- Standard European artwork (pictured variant used for 12-inch maxi-single and later CD editions)

Single by U2

from the album War
- B-side: "Treasure (Whatever Happened to Pete the Chop)"
- Released: 10 January 1983
- Recorded: September–November 1982
- Studio: Windmill Lane (Dublin)
- Genre: Post-punk; new wave;
- Length: 5:36 (album version); 5:40 (original 12-inch long version); 4:17 (video version); 3:53 (7-inch edit);
- Label: CBS Ireland; Island;
- Songwriter: U2
- Producer: Steve Lillywhite

U2 singles chronology
| "A Celebration" (1982) | "New Year's Day" (1983) | "Two Hearts Beat as One" (1983) |

Music video
- "New Year's Day" on YouTube

Audio sample
- file; help;

= New Year's Day (U2 song) =

1983 single by U2

"New Year's Day" is a song by Irish rock band U2. It is the third track on their 1983 album War and was released as the album's lead single in January 1983. With lyrics written about the Polish Solidarity movement, "New Year's Day" is driven by Adam Clayton's distinctive bassline and the Edge's piano and guitar playing. It was U2's first UK hit single, peaking at number 10, and also their first international hit, reaching number 9 in Norway, number 11 on the Dutch Top 40, number 17 in Sweden, and number 53 on the Billboard Hot 100 in the United States, becoming the band's first single to chart in the US.

In 2004, the song was ranked 427th on Rolling Stones list of "The 500 Greatest Songs of All Time". It was also included in the Pitchfork 500.

The UK cover has a photograph of Peter Rowen, who grew up near the group's lead vocalist Bono in Ireland.

==Writing and composition==
The lyric had its origins in a love song from Bono to his wife, but was subsequently reshaped and inspired by the Polish Solidarity movement. The bassline stemmed from bassist Adam Clayton trying to figure out the chords to the Visage song "Fade to Grey" during a soundcheck.

In 1983, Bono said of the song, "It would be stupid to start drawing up battle lines, but I think the fact that 'New Year's Day' made the Top Ten indicated a disillusionment among record buyers. I don't think 'New Year's Day' was a pop single, certainly not in the way that Mickie Most might define a pop single as something that lasts three minutes and three weeks in the chart. I don't think we could have written that kind of song."

[Saved data entries]
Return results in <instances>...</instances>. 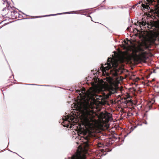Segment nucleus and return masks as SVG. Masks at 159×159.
Here are the masks:
<instances>
[{"label": "nucleus", "instance_id": "nucleus-1", "mask_svg": "<svg viewBox=\"0 0 159 159\" xmlns=\"http://www.w3.org/2000/svg\"><path fill=\"white\" fill-rule=\"evenodd\" d=\"M90 106L88 102L84 107V109L83 113V120L82 123L85 129L80 127L78 129L77 132L79 134L84 135V138L85 140L84 142L85 148H88L89 146V143L90 142V140L91 138L89 135H86L87 133L86 129L92 130L93 129L95 126V122L93 120V111L89 109Z\"/></svg>", "mask_w": 159, "mask_h": 159}, {"label": "nucleus", "instance_id": "nucleus-2", "mask_svg": "<svg viewBox=\"0 0 159 159\" xmlns=\"http://www.w3.org/2000/svg\"><path fill=\"white\" fill-rule=\"evenodd\" d=\"M118 65V62L117 60L113 59L111 58H109L107 60V64H105V66H107L104 67L103 64H101L100 69L102 70L103 73L105 72L107 73L108 72L107 71H108L109 69L111 68L112 67L114 68H116Z\"/></svg>", "mask_w": 159, "mask_h": 159}, {"label": "nucleus", "instance_id": "nucleus-3", "mask_svg": "<svg viewBox=\"0 0 159 159\" xmlns=\"http://www.w3.org/2000/svg\"><path fill=\"white\" fill-rule=\"evenodd\" d=\"M10 4L7 0H1V8H2L1 14L4 18H8V11L9 7H10Z\"/></svg>", "mask_w": 159, "mask_h": 159}, {"label": "nucleus", "instance_id": "nucleus-4", "mask_svg": "<svg viewBox=\"0 0 159 159\" xmlns=\"http://www.w3.org/2000/svg\"><path fill=\"white\" fill-rule=\"evenodd\" d=\"M8 11V18L12 19H16L22 17L21 15L17 11V10L11 6L9 7Z\"/></svg>", "mask_w": 159, "mask_h": 159}, {"label": "nucleus", "instance_id": "nucleus-5", "mask_svg": "<svg viewBox=\"0 0 159 159\" xmlns=\"http://www.w3.org/2000/svg\"><path fill=\"white\" fill-rule=\"evenodd\" d=\"M125 58L128 61L133 60L134 61L138 62L140 60V57L136 53L133 52L131 54L127 53Z\"/></svg>", "mask_w": 159, "mask_h": 159}, {"label": "nucleus", "instance_id": "nucleus-6", "mask_svg": "<svg viewBox=\"0 0 159 159\" xmlns=\"http://www.w3.org/2000/svg\"><path fill=\"white\" fill-rule=\"evenodd\" d=\"M95 94L91 92H89L87 95L88 98L89 99L93 100L95 98L94 96Z\"/></svg>", "mask_w": 159, "mask_h": 159}, {"label": "nucleus", "instance_id": "nucleus-7", "mask_svg": "<svg viewBox=\"0 0 159 159\" xmlns=\"http://www.w3.org/2000/svg\"><path fill=\"white\" fill-rule=\"evenodd\" d=\"M142 7L144 8L145 9H149L150 8L149 5H145L143 4L142 3Z\"/></svg>", "mask_w": 159, "mask_h": 159}, {"label": "nucleus", "instance_id": "nucleus-8", "mask_svg": "<svg viewBox=\"0 0 159 159\" xmlns=\"http://www.w3.org/2000/svg\"><path fill=\"white\" fill-rule=\"evenodd\" d=\"M97 145L98 147V148L102 147L104 146V145L103 144L101 143H98Z\"/></svg>", "mask_w": 159, "mask_h": 159}, {"label": "nucleus", "instance_id": "nucleus-9", "mask_svg": "<svg viewBox=\"0 0 159 159\" xmlns=\"http://www.w3.org/2000/svg\"><path fill=\"white\" fill-rule=\"evenodd\" d=\"M140 24H141L143 26H145L146 24V22H144V21H142L141 22H140Z\"/></svg>", "mask_w": 159, "mask_h": 159}, {"label": "nucleus", "instance_id": "nucleus-10", "mask_svg": "<svg viewBox=\"0 0 159 159\" xmlns=\"http://www.w3.org/2000/svg\"><path fill=\"white\" fill-rule=\"evenodd\" d=\"M156 38H157V40L159 42V31L157 32V34H156Z\"/></svg>", "mask_w": 159, "mask_h": 159}, {"label": "nucleus", "instance_id": "nucleus-11", "mask_svg": "<svg viewBox=\"0 0 159 159\" xmlns=\"http://www.w3.org/2000/svg\"><path fill=\"white\" fill-rule=\"evenodd\" d=\"M152 43H154L156 40V38H152Z\"/></svg>", "mask_w": 159, "mask_h": 159}, {"label": "nucleus", "instance_id": "nucleus-12", "mask_svg": "<svg viewBox=\"0 0 159 159\" xmlns=\"http://www.w3.org/2000/svg\"><path fill=\"white\" fill-rule=\"evenodd\" d=\"M146 48H151V45H146Z\"/></svg>", "mask_w": 159, "mask_h": 159}, {"label": "nucleus", "instance_id": "nucleus-13", "mask_svg": "<svg viewBox=\"0 0 159 159\" xmlns=\"http://www.w3.org/2000/svg\"><path fill=\"white\" fill-rule=\"evenodd\" d=\"M81 92V91L80 90H78L77 91V93H79L80 94V92Z\"/></svg>", "mask_w": 159, "mask_h": 159}, {"label": "nucleus", "instance_id": "nucleus-14", "mask_svg": "<svg viewBox=\"0 0 159 159\" xmlns=\"http://www.w3.org/2000/svg\"><path fill=\"white\" fill-rule=\"evenodd\" d=\"M149 107L150 109H151L152 108V105H150L149 106Z\"/></svg>", "mask_w": 159, "mask_h": 159}, {"label": "nucleus", "instance_id": "nucleus-15", "mask_svg": "<svg viewBox=\"0 0 159 159\" xmlns=\"http://www.w3.org/2000/svg\"><path fill=\"white\" fill-rule=\"evenodd\" d=\"M89 16L91 18V21H93V20H92V18L91 17V16Z\"/></svg>", "mask_w": 159, "mask_h": 159}, {"label": "nucleus", "instance_id": "nucleus-16", "mask_svg": "<svg viewBox=\"0 0 159 159\" xmlns=\"http://www.w3.org/2000/svg\"><path fill=\"white\" fill-rule=\"evenodd\" d=\"M124 57H123L122 58V61H123L124 60Z\"/></svg>", "mask_w": 159, "mask_h": 159}, {"label": "nucleus", "instance_id": "nucleus-17", "mask_svg": "<svg viewBox=\"0 0 159 159\" xmlns=\"http://www.w3.org/2000/svg\"><path fill=\"white\" fill-rule=\"evenodd\" d=\"M155 71H156V70H153V73H156V72Z\"/></svg>", "mask_w": 159, "mask_h": 159}, {"label": "nucleus", "instance_id": "nucleus-18", "mask_svg": "<svg viewBox=\"0 0 159 159\" xmlns=\"http://www.w3.org/2000/svg\"><path fill=\"white\" fill-rule=\"evenodd\" d=\"M157 3L158 5H159V0H157Z\"/></svg>", "mask_w": 159, "mask_h": 159}, {"label": "nucleus", "instance_id": "nucleus-19", "mask_svg": "<svg viewBox=\"0 0 159 159\" xmlns=\"http://www.w3.org/2000/svg\"><path fill=\"white\" fill-rule=\"evenodd\" d=\"M140 3H141V2H139V3H138L136 5H138L139 4H140Z\"/></svg>", "mask_w": 159, "mask_h": 159}, {"label": "nucleus", "instance_id": "nucleus-20", "mask_svg": "<svg viewBox=\"0 0 159 159\" xmlns=\"http://www.w3.org/2000/svg\"><path fill=\"white\" fill-rule=\"evenodd\" d=\"M4 20H3L2 21V22H1V24L2 23H3V21H4Z\"/></svg>", "mask_w": 159, "mask_h": 159}, {"label": "nucleus", "instance_id": "nucleus-21", "mask_svg": "<svg viewBox=\"0 0 159 159\" xmlns=\"http://www.w3.org/2000/svg\"><path fill=\"white\" fill-rule=\"evenodd\" d=\"M52 15H46V16H52Z\"/></svg>", "mask_w": 159, "mask_h": 159}]
</instances>
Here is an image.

▶ JOB 1:
According to the article on U2's "New Year's Day," what was the bassline's origin?
▶ JOB 2:
Carry on the article about U2's "New Year's Day" after the point where it stops.
You won't need the items for anything here.

▶ RESPONSE 1:
It came from bassist Adam Clayton trying to figure out the chords to the Visage song "Fade to Grey" during a soundcheck.

▶ RESPONSE 2:
==Music video==
The video was one of their first to be played frequently on MTV. It was filmed in December 1982 in Sälen and Mora, Sweden, and directed by Meiert Avis. The band only appeared in the performance scenes of the video, for it was filmed in the depth of the Swedish winter. U2 guitarist Edge said in the band's official biography that the four people riding on horseback in the video who appeared to be the members of U2 were in fact four Swedish teenage girls with masks over their faces as disguises – employed because the band were frozen from shooting the video in sub-freezing temperatures on the previous day. The biography says Bono refused to wear any headgear despite the cold weather, and had a lot of trouble mouthing the lyrics. The video featured footage of Soviet Red Army troops advancing in winter during World War II in attacks with T-34 tanks.

U2 allowed free-of-charge use of this song in a spot prepared by the European Commission. This clip, published on YouTube, shows a transformation of Poland in the last 20 years, mixed with short scenes from today's Warsaw seen from a perspective of a 20-year-old woman.

==Live performances==
"New Year's Day", U2's seventh-most frequently performed live song, has been a standard on every U2 tour since its debut on 1 December 1982 at the first show of the War Tour's Pre-Tour. However, the Innocence + Experience Tour only featured three performances of the song.

In concert, the Edge switches between piano and guitar during the song. In 1980s performances he used a Fender Stratocaster and a Yamaha CP70 electric grand piano. During the 1990s and 2000s he alternated between a Gibson Les Paul Custom and Les Paul Standard. The Les Paul that the Edge used during the writing of "New Year's Day" was sold for charity. Until the Elevation Tour, Clayton normally used a chorus effect on his bass guitar when performing this song live.

"New Year's Day" has appeared on many of U2's concert video releases including 1983's U2 Live at Red Rocks: Under a Blood Red Sky, Zoo TV: Live from Sydney, PopMart: Live from Mexico City, U2 Go Home: Live from Slane Castle, Vertigo 2005: Live from Chicago, Live from Paris, and U2 3D.

U2 have never performed in concert the B-side of "New Year's Day", "Treasure (Whatever Happened to Pete the Chop?)", although they played an early version known simply as "Pete the Chop" at some concerts in 1980.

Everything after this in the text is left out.